§ Material:
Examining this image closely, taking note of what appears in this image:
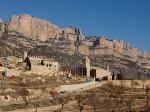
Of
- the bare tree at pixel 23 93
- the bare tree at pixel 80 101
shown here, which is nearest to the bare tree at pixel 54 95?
the bare tree at pixel 80 101

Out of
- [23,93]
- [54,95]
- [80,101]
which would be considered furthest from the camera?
[54,95]

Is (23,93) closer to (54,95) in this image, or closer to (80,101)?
(54,95)

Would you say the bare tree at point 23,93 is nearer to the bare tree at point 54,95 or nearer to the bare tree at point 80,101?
the bare tree at point 54,95

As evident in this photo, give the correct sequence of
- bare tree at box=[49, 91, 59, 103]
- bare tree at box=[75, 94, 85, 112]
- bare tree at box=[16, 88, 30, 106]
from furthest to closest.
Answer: bare tree at box=[49, 91, 59, 103], bare tree at box=[16, 88, 30, 106], bare tree at box=[75, 94, 85, 112]

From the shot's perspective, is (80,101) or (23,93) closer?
(80,101)

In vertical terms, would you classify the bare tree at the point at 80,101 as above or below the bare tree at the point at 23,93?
below

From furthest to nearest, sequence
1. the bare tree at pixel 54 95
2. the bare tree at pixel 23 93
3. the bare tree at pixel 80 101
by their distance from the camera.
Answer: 1. the bare tree at pixel 54 95
2. the bare tree at pixel 23 93
3. the bare tree at pixel 80 101

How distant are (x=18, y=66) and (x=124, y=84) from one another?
42.3m

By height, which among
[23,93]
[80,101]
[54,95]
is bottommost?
[80,101]

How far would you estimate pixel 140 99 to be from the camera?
362 ft

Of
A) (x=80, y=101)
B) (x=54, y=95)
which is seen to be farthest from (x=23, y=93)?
(x=80, y=101)

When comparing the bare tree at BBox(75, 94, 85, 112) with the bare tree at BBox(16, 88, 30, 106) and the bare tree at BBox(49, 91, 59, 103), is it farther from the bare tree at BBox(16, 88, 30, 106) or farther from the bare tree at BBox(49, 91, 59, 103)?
the bare tree at BBox(16, 88, 30, 106)

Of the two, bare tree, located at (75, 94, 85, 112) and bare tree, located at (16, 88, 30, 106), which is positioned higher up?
bare tree, located at (16, 88, 30, 106)

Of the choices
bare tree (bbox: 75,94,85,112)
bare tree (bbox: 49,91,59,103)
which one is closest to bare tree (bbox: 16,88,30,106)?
bare tree (bbox: 49,91,59,103)
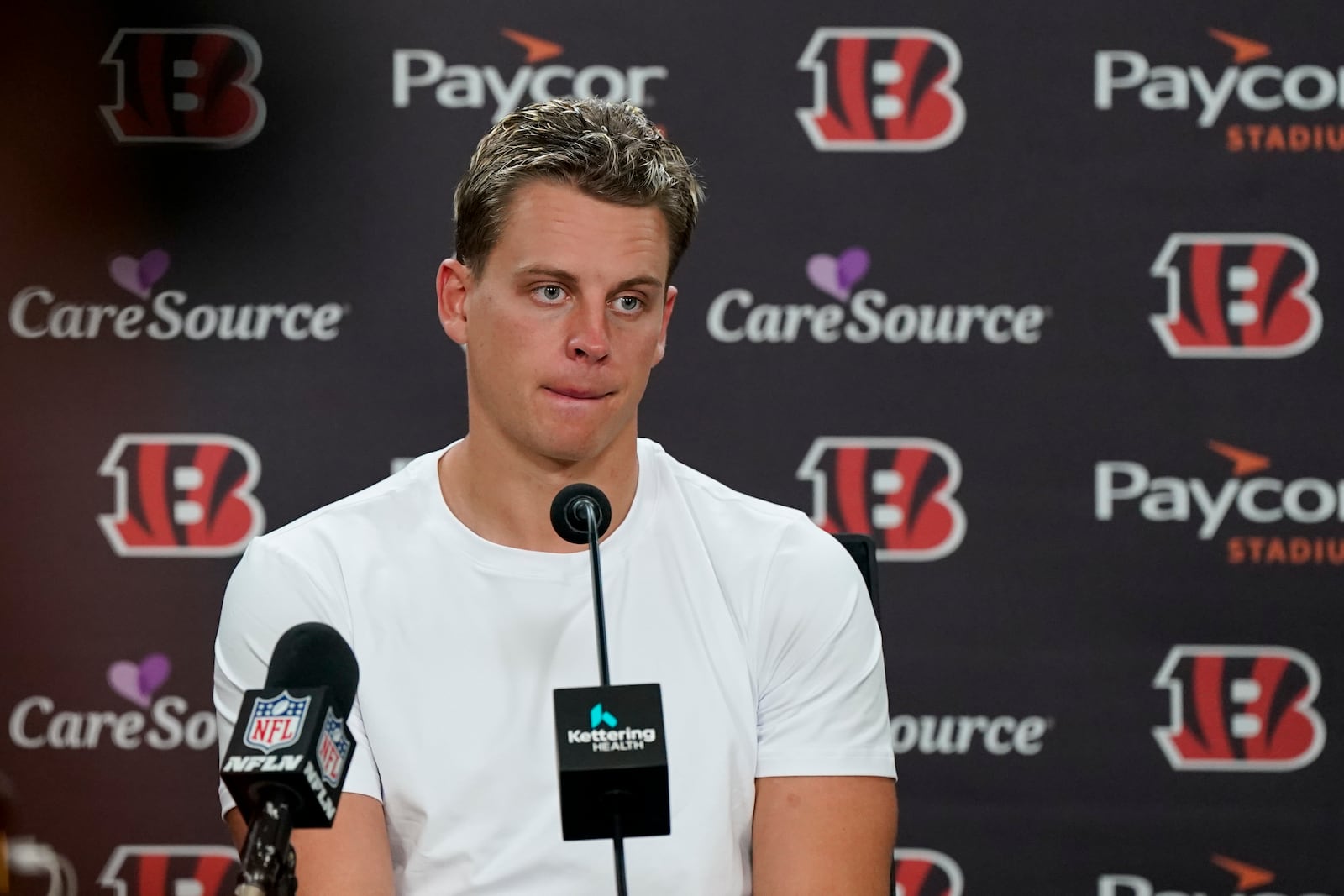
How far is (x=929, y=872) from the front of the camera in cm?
302

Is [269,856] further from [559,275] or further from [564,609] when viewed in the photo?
[559,275]

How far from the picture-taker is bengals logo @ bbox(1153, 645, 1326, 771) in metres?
2.96

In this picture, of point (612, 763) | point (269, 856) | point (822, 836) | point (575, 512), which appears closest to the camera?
point (269, 856)

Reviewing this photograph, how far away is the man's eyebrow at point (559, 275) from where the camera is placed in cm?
177

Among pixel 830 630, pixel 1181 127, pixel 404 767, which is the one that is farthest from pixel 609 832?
pixel 1181 127

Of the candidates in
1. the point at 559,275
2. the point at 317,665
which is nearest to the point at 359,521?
the point at 559,275

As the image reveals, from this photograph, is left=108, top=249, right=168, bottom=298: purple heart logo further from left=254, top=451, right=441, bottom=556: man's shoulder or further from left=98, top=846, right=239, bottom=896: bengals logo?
left=254, top=451, right=441, bottom=556: man's shoulder

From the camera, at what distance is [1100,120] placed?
296cm

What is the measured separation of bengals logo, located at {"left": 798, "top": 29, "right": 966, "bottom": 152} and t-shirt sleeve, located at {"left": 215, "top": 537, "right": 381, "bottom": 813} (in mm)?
1600

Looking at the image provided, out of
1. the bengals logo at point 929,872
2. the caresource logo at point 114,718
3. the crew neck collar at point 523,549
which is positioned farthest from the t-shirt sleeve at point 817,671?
the caresource logo at point 114,718

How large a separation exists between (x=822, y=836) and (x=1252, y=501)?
1610 millimetres

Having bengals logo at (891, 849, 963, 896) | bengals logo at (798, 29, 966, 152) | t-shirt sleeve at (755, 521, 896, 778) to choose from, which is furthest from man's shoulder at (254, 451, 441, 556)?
bengals logo at (891, 849, 963, 896)

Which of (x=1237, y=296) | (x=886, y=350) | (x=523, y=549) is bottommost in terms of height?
(x=523, y=549)

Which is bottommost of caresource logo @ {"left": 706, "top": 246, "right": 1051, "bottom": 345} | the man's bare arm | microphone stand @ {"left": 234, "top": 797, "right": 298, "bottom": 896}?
the man's bare arm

§ What you will do:
Write out, word for word, the material above from the line containing "What is the" through the end of the material, both of those lines included.

§ Response to the exercise:
What is the measured separation of bengals logo, located at {"left": 798, "top": 29, "right": 966, "bottom": 152} and t-shirt sleeve, located at {"left": 215, "top": 537, "right": 381, "bottom": 813} (in mm)?
1600

Looking at the image provided, out of
1. the bengals logo at point 929,872
2. the caresource logo at point 114,718
3. the crew neck collar at point 523,549
which is positioned farthest from the t-shirt sleeve at point 817,671?
the caresource logo at point 114,718

How large a separation exists between (x=822, y=836) and (x=1252, y=501)?
1610 millimetres

Having bengals logo at (891, 849, 963, 896) | bengals logo at (798, 29, 966, 152) | t-shirt sleeve at (755, 521, 896, 778) to choose from, which is furthest from man's shoulder at (254, 451, 441, 556)?
bengals logo at (891, 849, 963, 896)

Which of (x=1237, y=296) | (x=886, y=350) | (x=523, y=549) is bottommost in terms of height?
(x=523, y=549)

Which is bottommost of caresource logo @ {"left": 706, "top": 246, "right": 1051, "bottom": 345} | the man's bare arm | microphone stand @ {"left": 234, "top": 797, "right": 298, "bottom": 896}?
the man's bare arm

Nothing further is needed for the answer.